→ PROVIDED TEXT
※ ※ ※

The Rarity of Rasheed

By Beth McNichol
(originally published 12/18/94)


Questions, questions. There always have been questions for Rasheed Wallace. When Sports Illustrated came calling at 14 years old, Wallace probably had a pretty good indication it would be difficult to hide from all those questions for the next, oh, 20-30 years.

When The Philadelphia Inquirer and Daily News began a college-choice vigil on the lanky 6-10 center from the City of Brotherly Love when he was 15, he probably knew he could throw normalcy out the window.

And when the Inquirer magazine ran a Wilt-Chamberlain-sized article about his daily life at 16 — Who’s your Algebra teacher, Rasheed? What do you talk to your girlfriend about, Rasheed? How are your grades, Rasheed? — well, let's just say it's enough to drive a man to silence.

So if you have a question for media-tested Wallace these days, he will answer it for you on the court. Because that's about the only place you can be sure to find him eventually.

For Wallace, home is where the ball bounces. Literally. Growing up on West Tulpehocken Street in Philly, Wallace’s bedroom in apartment 3F was a basketball court sans referees, complete with foul lines drawn on the floor. A poster of Patrick Ewing looked on as he honed the natural talent that prompted observers to label him the best thing to come out of Philadelphia since cream cheese and Chamberlain himself.

※ ※ ※

→ GIVEN DATA
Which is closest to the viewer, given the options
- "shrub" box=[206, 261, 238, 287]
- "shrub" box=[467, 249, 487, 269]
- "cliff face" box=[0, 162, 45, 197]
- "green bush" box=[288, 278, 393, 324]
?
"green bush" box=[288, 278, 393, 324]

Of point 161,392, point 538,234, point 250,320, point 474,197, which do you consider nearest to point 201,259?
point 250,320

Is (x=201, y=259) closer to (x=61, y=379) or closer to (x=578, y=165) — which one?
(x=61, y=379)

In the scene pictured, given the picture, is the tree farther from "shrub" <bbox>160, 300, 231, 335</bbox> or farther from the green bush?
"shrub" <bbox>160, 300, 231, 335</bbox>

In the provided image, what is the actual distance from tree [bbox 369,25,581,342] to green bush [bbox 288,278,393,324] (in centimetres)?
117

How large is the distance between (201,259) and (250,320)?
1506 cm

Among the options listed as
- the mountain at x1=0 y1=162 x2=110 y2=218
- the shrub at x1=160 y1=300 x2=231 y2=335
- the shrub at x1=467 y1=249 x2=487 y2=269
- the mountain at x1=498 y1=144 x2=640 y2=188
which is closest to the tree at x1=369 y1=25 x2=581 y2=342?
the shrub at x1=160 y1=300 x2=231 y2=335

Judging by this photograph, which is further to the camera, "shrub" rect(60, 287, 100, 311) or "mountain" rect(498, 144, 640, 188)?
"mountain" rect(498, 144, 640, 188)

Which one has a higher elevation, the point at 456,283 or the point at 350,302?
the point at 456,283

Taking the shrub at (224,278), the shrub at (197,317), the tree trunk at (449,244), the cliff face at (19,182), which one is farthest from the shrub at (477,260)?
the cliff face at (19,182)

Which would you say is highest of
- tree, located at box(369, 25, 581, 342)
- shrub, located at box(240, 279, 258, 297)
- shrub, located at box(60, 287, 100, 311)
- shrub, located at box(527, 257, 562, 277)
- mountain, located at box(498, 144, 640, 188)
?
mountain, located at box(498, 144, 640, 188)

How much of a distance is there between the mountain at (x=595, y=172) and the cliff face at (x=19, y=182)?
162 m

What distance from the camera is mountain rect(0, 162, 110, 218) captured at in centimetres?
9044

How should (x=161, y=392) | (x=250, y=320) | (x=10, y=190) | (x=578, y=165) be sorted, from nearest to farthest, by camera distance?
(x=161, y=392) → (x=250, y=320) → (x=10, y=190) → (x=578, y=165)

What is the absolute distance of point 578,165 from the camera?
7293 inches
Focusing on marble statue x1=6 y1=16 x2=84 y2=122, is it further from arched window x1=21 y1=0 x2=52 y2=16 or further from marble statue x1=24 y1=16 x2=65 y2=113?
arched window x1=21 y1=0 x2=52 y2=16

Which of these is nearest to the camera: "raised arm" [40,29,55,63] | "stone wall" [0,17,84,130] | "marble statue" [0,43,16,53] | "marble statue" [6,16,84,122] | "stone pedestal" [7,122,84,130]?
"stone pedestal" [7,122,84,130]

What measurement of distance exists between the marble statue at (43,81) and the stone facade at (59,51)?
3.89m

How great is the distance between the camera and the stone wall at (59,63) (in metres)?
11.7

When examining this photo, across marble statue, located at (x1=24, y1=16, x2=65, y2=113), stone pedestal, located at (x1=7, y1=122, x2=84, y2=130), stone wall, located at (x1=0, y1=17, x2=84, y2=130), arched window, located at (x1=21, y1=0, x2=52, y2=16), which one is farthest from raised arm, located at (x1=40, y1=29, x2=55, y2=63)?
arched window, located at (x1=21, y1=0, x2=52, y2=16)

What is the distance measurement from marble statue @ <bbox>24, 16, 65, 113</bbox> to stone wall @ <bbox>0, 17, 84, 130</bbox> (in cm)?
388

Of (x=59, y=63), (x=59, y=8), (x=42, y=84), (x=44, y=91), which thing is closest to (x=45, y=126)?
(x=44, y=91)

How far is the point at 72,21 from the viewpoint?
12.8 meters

※ ※ ※

→ GIVEN INSTRUCTION 1
In the profile of Rasheed Wallace, what apartment number was his bedroom in while he grew up on West Tulpehocken Street?
→ GIVEN INSTRUCTION 2
From the Rasheed Wallace profile, return the passage from "So if you have" up to and including "and Chamberlain himself.", copied word for word.
→ GIVEN INSTRUCTION 3
Carry the Rasheed Wallace profile forward from the sentence about cream cheese and Chamberlain, keeping its voice and style.

→ TASK RESPONSE 1
Apartment 3F.

→ TASK RESPONSE 2
So if you have a question for media-tested Wallace these days, he will answer it for you on the court. Because that's about the only place you can be sure to find him eventually.

For Wallace, home is where the ball bounces. Literally. Growing up on West Tulpehocken Street in Philly, Wallace’s bedroom in apartment 3F was a basketball court sans referees, complete with foul lines drawn on the floor. A poster of Patrick Ewing looked on as he honed the natural talent that prompted observers to label him the best thing to come out of Philadelphia since cream cheese and Chamberlain himself.

→ TASK RESPONSE 3
“The basketball just takes care of itself with him,” said Wallace’s coach at Simon Gratz High, Bill Ellerbee, who saw Wallace help Gratz to a city championship at 14 and a top national ranking his senior year. “Rasheed is a great basketball player, and he’ll become even more fundamentally sound under Dean Smith. And he’ll be even more so when he moves on to the next level.”

Scary.

More anecdotes from the Friends of Rasheed Club:

Whenever Shelley Henderson of Gratz answers a call from a Chapel Hillian looking for The Man Who Coached Wallace, the first thing she says is, “Oh, how’s Rasheed?” And then she proudly identifies herself: “I was his SAT coach. Thank God for me, huh?”

Although it is true Wallace struggled to make the minimum 700 required to enroll in school, it is a misconception that he never worked hard in a high school classroom. His mother, Jackie, saw to it that her youngest son had interests beyond athletics, also advising him that anyone who is worthwhile can build things with his hands as well as with his mind. He was never great academically, but never too bad either. He was, like most of us, just average. And while we’re on the subject of misconceptions, Philadelphia Inquirer photographer Ron Cortes has one to clear up about Wallace. Cortes, who spent a great deal of time around Wallace, said he wasn’t always so brash.

“He was always really quiet in high school,” Cortes recalls. “He would just go out and play his games and keep to himself on the bus. As soon as he started to get that attention in high school, he was a little more vocal. He’d question the refs, etcetera, like he does now, but he didn’t do it until he was a senior. He was really quiet at first.”

No more.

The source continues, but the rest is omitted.